Also Wednesday, the Assembly scheduled preliminary votes on two alternative budgets. One version assumes that the temporary half-cent sales tax will be extended. The other version assumes that the tax will expire on schedule.
Republicans, however, said neither budget was balanced. The GOP lawmakers said Wednesday's action was a procedural move to set the stage for an Assembly-Senate conference committee that would hammer out a final budget agreement.
"There's no question that difficult spending reductions are going to be required," said Dan Schnur, the governor's chief spokesman. "State government has been making reductions just as difficult through the last two budget cycles. We're just asking local government to assume a share of the responsibility also."
Schnur said Wilson believes that local government officials should seek voter approval for a local sales tax increase if they think that the property tax shift would devastate their services.
"If the people of a community are willing to pay a higher level of taxes in return for a certain level of services, they should be making that decision, not a bunch of politicians, either in Sacramento or in Los Angeles," Schnur said.

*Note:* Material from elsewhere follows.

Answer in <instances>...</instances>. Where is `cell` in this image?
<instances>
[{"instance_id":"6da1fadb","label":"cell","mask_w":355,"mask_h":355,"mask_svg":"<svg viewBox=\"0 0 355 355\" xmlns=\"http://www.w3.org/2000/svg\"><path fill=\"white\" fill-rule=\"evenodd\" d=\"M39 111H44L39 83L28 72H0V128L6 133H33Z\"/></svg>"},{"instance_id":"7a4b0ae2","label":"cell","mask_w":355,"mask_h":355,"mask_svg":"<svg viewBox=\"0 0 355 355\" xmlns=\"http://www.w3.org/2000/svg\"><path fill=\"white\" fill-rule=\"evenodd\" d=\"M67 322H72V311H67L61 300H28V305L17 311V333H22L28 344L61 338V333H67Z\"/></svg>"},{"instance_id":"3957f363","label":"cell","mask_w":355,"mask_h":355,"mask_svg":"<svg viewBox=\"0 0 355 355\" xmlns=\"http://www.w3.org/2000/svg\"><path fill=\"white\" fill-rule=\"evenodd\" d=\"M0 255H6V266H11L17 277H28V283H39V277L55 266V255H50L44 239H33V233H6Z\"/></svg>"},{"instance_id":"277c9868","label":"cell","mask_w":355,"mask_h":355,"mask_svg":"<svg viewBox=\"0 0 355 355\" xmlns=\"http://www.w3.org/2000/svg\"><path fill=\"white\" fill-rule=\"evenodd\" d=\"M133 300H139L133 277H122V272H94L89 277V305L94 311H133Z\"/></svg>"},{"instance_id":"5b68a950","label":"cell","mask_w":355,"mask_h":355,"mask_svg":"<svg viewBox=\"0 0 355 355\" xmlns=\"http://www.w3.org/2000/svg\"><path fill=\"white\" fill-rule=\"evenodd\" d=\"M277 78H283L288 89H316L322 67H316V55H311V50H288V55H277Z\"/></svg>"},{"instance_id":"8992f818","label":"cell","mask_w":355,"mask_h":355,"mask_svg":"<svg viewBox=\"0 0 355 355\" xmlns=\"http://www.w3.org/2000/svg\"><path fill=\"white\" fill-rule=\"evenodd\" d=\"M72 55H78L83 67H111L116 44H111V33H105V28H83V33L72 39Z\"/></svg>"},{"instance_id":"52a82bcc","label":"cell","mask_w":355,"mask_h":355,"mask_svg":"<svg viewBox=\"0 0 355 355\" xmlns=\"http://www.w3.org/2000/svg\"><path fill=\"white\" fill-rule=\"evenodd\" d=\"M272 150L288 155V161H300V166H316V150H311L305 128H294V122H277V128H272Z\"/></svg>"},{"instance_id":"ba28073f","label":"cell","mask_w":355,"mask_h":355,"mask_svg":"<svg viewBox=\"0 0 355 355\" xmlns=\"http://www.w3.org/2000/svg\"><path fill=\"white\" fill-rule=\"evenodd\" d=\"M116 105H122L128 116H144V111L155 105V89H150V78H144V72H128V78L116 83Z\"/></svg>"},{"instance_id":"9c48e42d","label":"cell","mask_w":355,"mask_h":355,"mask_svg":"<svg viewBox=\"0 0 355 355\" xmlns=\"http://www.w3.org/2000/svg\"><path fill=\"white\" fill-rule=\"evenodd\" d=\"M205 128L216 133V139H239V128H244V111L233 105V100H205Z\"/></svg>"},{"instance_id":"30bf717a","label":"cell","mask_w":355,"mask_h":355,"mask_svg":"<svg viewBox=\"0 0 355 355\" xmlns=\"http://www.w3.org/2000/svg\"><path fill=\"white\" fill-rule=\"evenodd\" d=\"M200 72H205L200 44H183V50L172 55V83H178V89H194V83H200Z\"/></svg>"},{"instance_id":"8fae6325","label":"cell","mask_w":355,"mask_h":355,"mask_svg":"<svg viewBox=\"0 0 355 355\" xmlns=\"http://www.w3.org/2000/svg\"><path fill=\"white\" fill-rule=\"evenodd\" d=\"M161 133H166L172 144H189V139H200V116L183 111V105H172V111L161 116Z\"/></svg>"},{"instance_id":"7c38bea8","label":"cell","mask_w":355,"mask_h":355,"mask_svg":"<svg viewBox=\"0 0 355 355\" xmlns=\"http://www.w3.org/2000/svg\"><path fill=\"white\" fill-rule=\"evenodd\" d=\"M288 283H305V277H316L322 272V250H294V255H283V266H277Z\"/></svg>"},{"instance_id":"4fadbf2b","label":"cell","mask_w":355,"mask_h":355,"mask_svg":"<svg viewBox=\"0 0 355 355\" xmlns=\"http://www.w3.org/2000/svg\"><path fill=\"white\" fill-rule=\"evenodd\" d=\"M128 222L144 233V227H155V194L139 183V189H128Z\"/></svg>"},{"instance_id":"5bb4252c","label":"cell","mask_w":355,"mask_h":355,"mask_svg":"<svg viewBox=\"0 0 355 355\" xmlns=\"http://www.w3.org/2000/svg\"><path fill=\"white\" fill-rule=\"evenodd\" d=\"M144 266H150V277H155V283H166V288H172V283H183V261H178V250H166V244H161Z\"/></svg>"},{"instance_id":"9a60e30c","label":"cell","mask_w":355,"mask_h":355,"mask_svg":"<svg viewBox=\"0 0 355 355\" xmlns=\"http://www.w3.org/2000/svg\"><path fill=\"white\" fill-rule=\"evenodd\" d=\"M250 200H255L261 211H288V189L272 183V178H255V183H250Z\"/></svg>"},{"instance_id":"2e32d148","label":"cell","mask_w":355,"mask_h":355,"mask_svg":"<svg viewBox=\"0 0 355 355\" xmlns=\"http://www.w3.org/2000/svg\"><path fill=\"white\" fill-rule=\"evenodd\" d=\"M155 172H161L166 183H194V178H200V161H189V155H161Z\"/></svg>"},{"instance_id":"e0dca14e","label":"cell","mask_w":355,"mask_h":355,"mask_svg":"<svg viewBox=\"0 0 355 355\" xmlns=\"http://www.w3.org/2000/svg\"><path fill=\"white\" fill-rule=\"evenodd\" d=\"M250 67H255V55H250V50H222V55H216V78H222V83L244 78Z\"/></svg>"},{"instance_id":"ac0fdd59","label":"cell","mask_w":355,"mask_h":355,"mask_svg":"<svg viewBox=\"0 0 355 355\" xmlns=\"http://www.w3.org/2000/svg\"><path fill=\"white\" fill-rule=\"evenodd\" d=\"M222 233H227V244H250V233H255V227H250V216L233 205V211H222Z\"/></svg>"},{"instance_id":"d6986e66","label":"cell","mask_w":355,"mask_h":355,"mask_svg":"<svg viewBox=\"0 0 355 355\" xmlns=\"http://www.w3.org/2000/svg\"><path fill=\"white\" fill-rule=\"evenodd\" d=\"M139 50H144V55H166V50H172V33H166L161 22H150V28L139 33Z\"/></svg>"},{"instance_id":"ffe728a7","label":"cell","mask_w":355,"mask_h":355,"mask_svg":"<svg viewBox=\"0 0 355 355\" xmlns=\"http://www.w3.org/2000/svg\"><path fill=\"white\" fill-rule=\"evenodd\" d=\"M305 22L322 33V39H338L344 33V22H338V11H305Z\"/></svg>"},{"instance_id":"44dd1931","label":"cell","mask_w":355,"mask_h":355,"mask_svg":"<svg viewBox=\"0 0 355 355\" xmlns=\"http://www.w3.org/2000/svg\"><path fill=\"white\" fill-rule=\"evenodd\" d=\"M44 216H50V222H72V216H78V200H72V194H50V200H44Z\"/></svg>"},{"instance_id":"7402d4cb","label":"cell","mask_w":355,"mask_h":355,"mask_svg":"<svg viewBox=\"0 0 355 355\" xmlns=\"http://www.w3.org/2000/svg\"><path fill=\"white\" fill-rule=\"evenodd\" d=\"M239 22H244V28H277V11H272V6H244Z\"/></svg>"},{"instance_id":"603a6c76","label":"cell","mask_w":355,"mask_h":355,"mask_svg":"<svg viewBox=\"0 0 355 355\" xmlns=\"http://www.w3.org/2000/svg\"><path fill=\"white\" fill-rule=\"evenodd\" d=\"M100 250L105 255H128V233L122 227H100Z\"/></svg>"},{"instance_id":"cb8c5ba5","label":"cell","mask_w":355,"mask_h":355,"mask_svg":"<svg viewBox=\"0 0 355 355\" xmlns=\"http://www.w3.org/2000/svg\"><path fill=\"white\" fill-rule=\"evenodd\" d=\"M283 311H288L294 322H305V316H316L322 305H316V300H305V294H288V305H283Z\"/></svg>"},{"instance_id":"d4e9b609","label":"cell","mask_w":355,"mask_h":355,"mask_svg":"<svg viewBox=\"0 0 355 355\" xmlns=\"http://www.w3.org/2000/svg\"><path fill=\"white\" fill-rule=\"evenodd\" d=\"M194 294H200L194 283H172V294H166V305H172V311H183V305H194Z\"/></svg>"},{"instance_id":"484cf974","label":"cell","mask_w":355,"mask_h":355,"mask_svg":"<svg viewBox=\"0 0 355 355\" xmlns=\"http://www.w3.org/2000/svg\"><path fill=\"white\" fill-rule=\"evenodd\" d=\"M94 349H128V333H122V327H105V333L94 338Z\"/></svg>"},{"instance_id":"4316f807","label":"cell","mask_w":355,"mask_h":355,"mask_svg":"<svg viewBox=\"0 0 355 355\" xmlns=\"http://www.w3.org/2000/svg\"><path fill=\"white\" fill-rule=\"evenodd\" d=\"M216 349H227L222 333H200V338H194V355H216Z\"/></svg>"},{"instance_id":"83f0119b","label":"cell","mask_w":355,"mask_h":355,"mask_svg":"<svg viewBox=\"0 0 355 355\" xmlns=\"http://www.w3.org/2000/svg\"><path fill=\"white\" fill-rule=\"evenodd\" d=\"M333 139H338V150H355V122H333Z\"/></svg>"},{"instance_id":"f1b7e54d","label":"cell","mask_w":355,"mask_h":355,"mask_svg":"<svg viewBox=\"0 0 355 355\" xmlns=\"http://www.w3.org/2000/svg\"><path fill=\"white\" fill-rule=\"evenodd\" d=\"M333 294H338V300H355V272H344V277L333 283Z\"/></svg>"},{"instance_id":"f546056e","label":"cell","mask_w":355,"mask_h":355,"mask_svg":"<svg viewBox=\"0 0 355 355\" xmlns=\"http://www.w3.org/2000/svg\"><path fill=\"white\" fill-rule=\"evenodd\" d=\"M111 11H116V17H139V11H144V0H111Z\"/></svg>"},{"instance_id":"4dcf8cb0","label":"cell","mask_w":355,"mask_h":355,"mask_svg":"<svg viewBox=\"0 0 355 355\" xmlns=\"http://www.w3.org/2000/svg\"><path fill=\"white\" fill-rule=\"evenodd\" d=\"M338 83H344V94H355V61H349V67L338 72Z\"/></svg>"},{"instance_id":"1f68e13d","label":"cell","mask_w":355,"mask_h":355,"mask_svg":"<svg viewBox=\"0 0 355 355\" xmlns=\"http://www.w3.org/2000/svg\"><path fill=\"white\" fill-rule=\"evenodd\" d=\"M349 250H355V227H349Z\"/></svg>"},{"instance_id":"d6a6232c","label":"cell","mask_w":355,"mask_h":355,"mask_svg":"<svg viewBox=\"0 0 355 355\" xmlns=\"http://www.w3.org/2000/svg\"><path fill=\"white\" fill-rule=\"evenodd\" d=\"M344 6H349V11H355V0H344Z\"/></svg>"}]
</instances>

The mayors, however, said in a joint news conference after their meeting with Wilson that county approval of a sales tax increase would do little to relieve their plight.
Instead, they said, they need the power to levy local "sin taxes" on alcohol and tobacco, and they need relief from state laws that require them to provide services.
City Council President John Ferraro represented Los Angeles in the discussions. Mayor Tom Bradley's spokeswoman said Bradley was not in the office and she was unsure of his whereabouts Wednesday.